- Job -
Change every "camera" in the listing below to "observer" and leave all other text unchanged.

* * * * *

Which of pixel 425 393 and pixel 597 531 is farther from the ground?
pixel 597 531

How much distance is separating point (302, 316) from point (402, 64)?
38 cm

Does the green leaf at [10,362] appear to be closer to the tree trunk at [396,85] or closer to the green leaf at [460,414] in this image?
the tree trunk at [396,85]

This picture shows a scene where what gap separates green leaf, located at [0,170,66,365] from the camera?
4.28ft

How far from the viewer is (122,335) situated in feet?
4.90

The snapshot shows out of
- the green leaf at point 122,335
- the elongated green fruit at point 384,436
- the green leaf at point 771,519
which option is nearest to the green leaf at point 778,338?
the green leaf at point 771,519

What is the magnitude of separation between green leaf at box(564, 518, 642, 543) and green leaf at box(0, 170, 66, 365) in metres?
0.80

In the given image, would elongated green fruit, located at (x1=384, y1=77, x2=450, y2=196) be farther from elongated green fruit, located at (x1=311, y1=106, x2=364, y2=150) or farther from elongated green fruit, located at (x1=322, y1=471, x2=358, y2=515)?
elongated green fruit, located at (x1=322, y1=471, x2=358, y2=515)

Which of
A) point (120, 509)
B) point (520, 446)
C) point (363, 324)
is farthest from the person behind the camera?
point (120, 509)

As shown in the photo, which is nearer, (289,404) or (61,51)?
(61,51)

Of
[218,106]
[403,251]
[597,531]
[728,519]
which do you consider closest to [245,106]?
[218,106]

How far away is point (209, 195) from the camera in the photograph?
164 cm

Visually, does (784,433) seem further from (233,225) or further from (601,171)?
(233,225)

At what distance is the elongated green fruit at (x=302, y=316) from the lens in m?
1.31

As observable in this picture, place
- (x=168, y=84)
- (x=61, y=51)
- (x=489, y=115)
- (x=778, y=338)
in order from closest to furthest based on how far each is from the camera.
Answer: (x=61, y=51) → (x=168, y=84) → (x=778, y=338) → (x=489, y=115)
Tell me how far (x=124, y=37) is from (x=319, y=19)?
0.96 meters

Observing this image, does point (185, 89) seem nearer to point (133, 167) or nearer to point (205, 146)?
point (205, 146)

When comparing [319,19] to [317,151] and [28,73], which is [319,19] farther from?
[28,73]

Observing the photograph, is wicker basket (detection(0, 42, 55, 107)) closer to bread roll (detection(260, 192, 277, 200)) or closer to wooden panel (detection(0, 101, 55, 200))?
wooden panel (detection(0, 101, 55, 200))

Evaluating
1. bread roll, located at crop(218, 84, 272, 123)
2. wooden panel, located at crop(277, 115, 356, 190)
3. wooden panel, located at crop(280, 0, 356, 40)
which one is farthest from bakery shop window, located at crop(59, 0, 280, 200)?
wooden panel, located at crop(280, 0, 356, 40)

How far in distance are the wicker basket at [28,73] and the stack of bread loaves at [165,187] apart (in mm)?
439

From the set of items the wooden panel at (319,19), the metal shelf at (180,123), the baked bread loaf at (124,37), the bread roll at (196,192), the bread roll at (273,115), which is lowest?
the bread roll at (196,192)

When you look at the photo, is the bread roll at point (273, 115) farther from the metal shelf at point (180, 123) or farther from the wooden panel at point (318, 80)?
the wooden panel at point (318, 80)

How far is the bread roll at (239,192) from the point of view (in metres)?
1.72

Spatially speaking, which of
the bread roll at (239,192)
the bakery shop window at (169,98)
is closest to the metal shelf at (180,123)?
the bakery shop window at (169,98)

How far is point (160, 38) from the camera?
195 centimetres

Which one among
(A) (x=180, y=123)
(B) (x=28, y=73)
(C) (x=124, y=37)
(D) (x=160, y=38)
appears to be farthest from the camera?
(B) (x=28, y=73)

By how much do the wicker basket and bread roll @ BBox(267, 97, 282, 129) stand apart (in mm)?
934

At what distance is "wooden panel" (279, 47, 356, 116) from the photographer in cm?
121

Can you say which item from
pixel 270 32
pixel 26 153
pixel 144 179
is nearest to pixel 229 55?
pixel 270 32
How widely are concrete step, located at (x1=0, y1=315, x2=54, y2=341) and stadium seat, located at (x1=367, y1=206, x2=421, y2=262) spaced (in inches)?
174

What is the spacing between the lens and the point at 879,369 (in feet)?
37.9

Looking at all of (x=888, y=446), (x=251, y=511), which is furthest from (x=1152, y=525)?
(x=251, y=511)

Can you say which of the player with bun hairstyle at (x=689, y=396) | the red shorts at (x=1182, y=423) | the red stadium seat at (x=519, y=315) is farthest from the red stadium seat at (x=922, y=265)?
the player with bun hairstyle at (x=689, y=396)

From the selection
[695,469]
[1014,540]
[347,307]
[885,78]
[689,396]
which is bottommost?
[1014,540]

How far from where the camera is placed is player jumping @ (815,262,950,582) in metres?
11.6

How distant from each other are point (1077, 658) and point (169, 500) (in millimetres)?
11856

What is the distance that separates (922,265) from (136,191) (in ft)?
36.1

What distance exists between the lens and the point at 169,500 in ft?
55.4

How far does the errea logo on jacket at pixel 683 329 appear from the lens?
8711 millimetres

* * * * *

- Solution below -
Which of pixel 425 393 and pixel 597 531 is farther from the ground?
pixel 597 531

How much distance is separating point (302, 316) from point (402, 64)?
38 cm

Does the green leaf at [10,362] appear to be closer to the tree trunk at [396,85] or closer to the green leaf at [460,414] in this image?
the tree trunk at [396,85]

This picture shows a scene where what gap separates green leaf, located at [0,170,66,365] from the observer?
4.28ft

How far from the viewer is (122,335) situated in feet?
4.90

The snapshot shows out of
- the green leaf at point 122,335
- the elongated green fruit at point 384,436
- the green leaf at point 771,519
which option is nearest to the green leaf at point 778,338?
the green leaf at point 771,519

What is the magnitude of separation between green leaf at box(564, 518, 642, 543) and green leaf at box(0, 170, 66, 365) in metres?
0.80

In the given image, would elongated green fruit, located at (x1=384, y1=77, x2=450, y2=196) be farther from elongated green fruit, located at (x1=311, y1=106, x2=364, y2=150) or farther from elongated green fruit, located at (x1=322, y1=471, x2=358, y2=515)?
elongated green fruit, located at (x1=322, y1=471, x2=358, y2=515)

Which of
A) point (120, 509)
B) point (520, 446)
C) point (363, 324)
is farthest from the person behind the observer?
point (120, 509)

As shown in the photo, which is nearer, (289,404) or (61,51)?
(61,51)

Of
[218,106]
[403,251]
[597,531]
[728,519]
which do you consider closest to [245,106]?
[218,106]

How far away is point (209, 195) from the observer in the photograph?
164 cm

Visually, does (784,433) seem further from (233,225) or further from (601,171)?
(233,225)

At what distance is the elongated green fruit at (x=302, y=316) from the lens in m?
1.31

As observable in this picture, place
- (x=168, y=84)
- (x=61, y=51)
- (x=489, y=115)
- (x=778, y=338)
in order from closest to furthest based on how far each is from the observer.
Answer: (x=61, y=51) → (x=168, y=84) → (x=778, y=338) → (x=489, y=115)
Tell me how far (x=124, y=37) is from (x=319, y=19)?
0.96 meters

Observing this image, does point (185, 89) seem nearer to point (133, 167) or nearer to point (205, 146)?
point (205, 146)

When comparing [319,19] to [317,151] and [28,73], which is [319,19] farther from?
[28,73]

Observing the photograph, is wicker basket (detection(0, 42, 55, 107)) closer to bread roll (detection(260, 192, 277, 200)) or closer to wooden panel (detection(0, 101, 55, 200))?
wooden panel (detection(0, 101, 55, 200))

Evaluating
1. bread roll, located at crop(218, 84, 272, 123)
2. wooden panel, located at crop(277, 115, 356, 190)
3. wooden panel, located at crop(280, 0, 356, 40)
which one is farthest from bakery shop window, located at crop(59, 0, 280, 200)?
wooden panel, located at crop(280, 0, 356, 40)

How far in distance are the wicker basket at [28,73] and the stack of bread loaves at [165,187] apart (in mm)?
439

From the set of items the wooden panel at (319,19), the metal shelf at (180,123), the baked bread loaf at (124,37), the bread roll at (196,192), the bread roll at (273,115), which is lowest?
the bread roll at (196,192)

When you look at the photo, is the bread roll at point (273, 115) farther from the metal shelf at point (180, 123) or farther from the wooden panel at point (318, 80)?
the wooden panel at point (318, 80)

How far is the bread roll at (239,192) from the point of view (in metres)?
1.72

Spatially speaking, which of
the bread roll at (239,192)
the bakery shop window at (169,98)
is closest to the metal shelf at (180,123)?
the bakery shop window at (169,98)

How far is point (160, 38) from the observer?
195 centimetres

Which one among
(A) (x=180, y=123)
(B) (x=28, y=73)
(C) (x=124, y=37)
(D) (x=160, y=38)
appears to be farthest from the observer?
(B) (x=28, y=73)

By how much do the wicker basket and bread roll @ BBox(267, 97, 282, 129) stand apart (in mm)?
934

At what distance is "wooden panel" (279, 47, 356, 116) from the photographer in cm?
121

Can you say which item from
pixel 270 32
pixel 26 153
pixel 144 179
is nearest to pixel 229 55?
pixel 270 32
How widely are concrete step, located at (x1=0, y1=315, x2=54, y2=341) and stadium seat, located at (x1=367, y1=206, x2=421, y2=262) spaced (in inches)?
174

What is the spacing between the lens and the point at 879,369 (in feet)?
37.9

Looking at all of (x=888, y=446), (x=251, y=511), which is furthest from (x=1152, y=525)?
(x=251, y=511)

Can you say which of the player with bun hairstyle at (x=689, y=396) | the red shorts at (x=1182, y=423) | the red stadium seat at (x=519, y=315) is farthest from the red stadium seat at (x=922, y=265)?
the player with bun hairstyle at (x=689, y=396)

From the selection
[695,469]
[1014,540]
[347,307]
[885,78]
[689,396]
which is bottommost?
[1014,540]

How far from where the observer is placed is player jumping @ (815,262,950,582) in metres?
11.6

How distant from each other are point (1077, 658) and point (169, 500) (in millimetres)?
11856

What is the distance that separates (922,265) from (136,191) (in ft)?
36.1

What distance exists between the lens and the point at 169,500 in ft?
55.4

How far does the errea logo on jacket at pixel 683 329 appear from the lens?
8711 millimetres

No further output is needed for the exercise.